▶ _SUPPLIED TEXT_
Oct 24 - Eli Lilly & Co., Inc. (Eli Lilly) reported an 11% drop in
its third-quarter revenue on Oct. 24, clearly demonstrating the negative impact
patent expiration can have on earnings. Earlier this week, Fitch Ratings
affirmed Eli Lilly's issuer default (IDR) rating at 'A,' but revised its Rating
Outlook to Negative from Stable, as the company still faces the industry's most
severe patent expiration period over the next three years, with approximately
35% of sales subject.
Significant 3Q12 losses were largely a function of the company's patent loss on
its top-selling pharmaceutical Zyprexa in 2011. According to Eli Lilly, the drug
once recorded annual sales of over $5.0 billion, but sales during 3Q12 totaled a
mere fraction of that number at $374.5 million. In the first nine months of
2012, sales decreased by more than $2.5 billion.
We remain highly concerned about the company's ability to counter the negative
effects on earnings and cash flows from a patent cliff that accelerates with the
loss of market protection for its top-selling antidepressant, Cymbalta, in
December 2013. By then, Cymbalta will be Eli Lilly's best-selling product,
generating well over $5 billion in revenues. Additionally, the company loses
market protection next year on Humalog, another of its top-selling drugs.
We believe the company has sufficient margin flexibility under the current
rating in 2012 and 2013, but deterioration in financial flexibility due to
margin erosion in 2014 as a result of losses from the Cymbalta and Humalog
patents could potentially place additional pressure on the company's credit
profile resulting in a review of its 'A' IDR. Free cash flow (FCF) generation is
expected to remain indicative of the current rating, with FCF margin greater
than 10% until the potential lapses of Cymbalta and Humalog.

▶ _RAW DATA_

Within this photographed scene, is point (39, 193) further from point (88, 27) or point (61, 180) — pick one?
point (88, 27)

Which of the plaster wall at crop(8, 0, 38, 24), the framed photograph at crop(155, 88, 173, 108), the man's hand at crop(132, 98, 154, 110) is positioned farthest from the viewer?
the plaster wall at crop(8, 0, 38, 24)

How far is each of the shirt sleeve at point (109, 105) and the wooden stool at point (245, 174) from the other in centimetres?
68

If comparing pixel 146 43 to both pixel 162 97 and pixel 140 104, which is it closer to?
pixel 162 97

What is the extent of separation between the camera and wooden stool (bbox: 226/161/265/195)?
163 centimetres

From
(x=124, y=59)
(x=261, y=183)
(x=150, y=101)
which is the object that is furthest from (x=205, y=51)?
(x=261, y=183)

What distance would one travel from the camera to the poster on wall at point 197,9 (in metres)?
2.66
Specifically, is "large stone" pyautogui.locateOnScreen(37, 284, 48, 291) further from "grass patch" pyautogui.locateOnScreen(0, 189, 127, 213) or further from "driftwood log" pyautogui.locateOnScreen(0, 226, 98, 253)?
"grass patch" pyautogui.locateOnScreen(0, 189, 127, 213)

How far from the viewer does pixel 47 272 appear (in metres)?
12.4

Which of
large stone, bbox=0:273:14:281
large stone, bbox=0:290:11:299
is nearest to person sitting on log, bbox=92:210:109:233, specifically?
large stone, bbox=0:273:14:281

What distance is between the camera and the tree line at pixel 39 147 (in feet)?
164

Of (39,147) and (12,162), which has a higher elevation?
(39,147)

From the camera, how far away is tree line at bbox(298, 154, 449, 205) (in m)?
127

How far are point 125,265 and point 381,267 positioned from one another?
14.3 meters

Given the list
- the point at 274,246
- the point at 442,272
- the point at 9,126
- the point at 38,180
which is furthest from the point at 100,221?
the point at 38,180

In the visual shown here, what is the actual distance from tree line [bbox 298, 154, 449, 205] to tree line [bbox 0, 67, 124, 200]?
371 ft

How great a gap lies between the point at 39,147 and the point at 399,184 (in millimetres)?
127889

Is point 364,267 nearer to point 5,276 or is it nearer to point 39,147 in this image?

...

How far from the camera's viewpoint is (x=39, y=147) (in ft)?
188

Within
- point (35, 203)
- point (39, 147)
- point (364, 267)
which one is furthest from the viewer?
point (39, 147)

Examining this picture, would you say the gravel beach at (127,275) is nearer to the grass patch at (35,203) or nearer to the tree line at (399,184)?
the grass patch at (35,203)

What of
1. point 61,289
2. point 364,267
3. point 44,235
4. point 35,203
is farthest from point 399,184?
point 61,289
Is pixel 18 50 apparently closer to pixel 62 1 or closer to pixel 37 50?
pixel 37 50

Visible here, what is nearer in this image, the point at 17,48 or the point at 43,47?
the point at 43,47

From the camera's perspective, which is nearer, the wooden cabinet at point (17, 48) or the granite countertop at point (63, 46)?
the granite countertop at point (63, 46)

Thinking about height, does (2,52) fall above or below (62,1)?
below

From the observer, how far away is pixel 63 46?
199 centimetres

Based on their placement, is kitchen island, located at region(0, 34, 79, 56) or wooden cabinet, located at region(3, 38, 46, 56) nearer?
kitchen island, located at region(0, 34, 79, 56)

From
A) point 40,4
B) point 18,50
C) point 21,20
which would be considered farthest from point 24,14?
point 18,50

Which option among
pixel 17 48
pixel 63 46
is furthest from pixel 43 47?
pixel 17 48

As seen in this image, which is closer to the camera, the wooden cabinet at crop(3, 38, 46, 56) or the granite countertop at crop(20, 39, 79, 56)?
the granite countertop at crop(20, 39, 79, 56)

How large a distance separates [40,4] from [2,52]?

▶ _GOAL OF THE EXERCISE_
Pick up the report on Eli Lilly's patent expirations and credit rating after its last sentence and write the next part.

▶ _EXERCISE ANSWER_
Along with a potential deterioration of financial flexibility, an increased
focus on shareholder returns as a use of cash could pressure ratings through
2014. The recent resumption of share repurchases after a long pause in activity
and the potential for incremental dividends show a shift in focus that may
strain Eli Lilly's ability to address $1 billion of debt maturing in March 2014.
We maintain the company's ability to mitigate the impact of key drug patent
expiration relies on a combination of successful commercialization of the
late-stage research and development pipeline, continued debt reduction, and
significant proactive cost control. Eli Lilly has several late-stage studies
underway, including those for a broad diabetes portfolio, and we will continue
to monitor its research and development pipeline.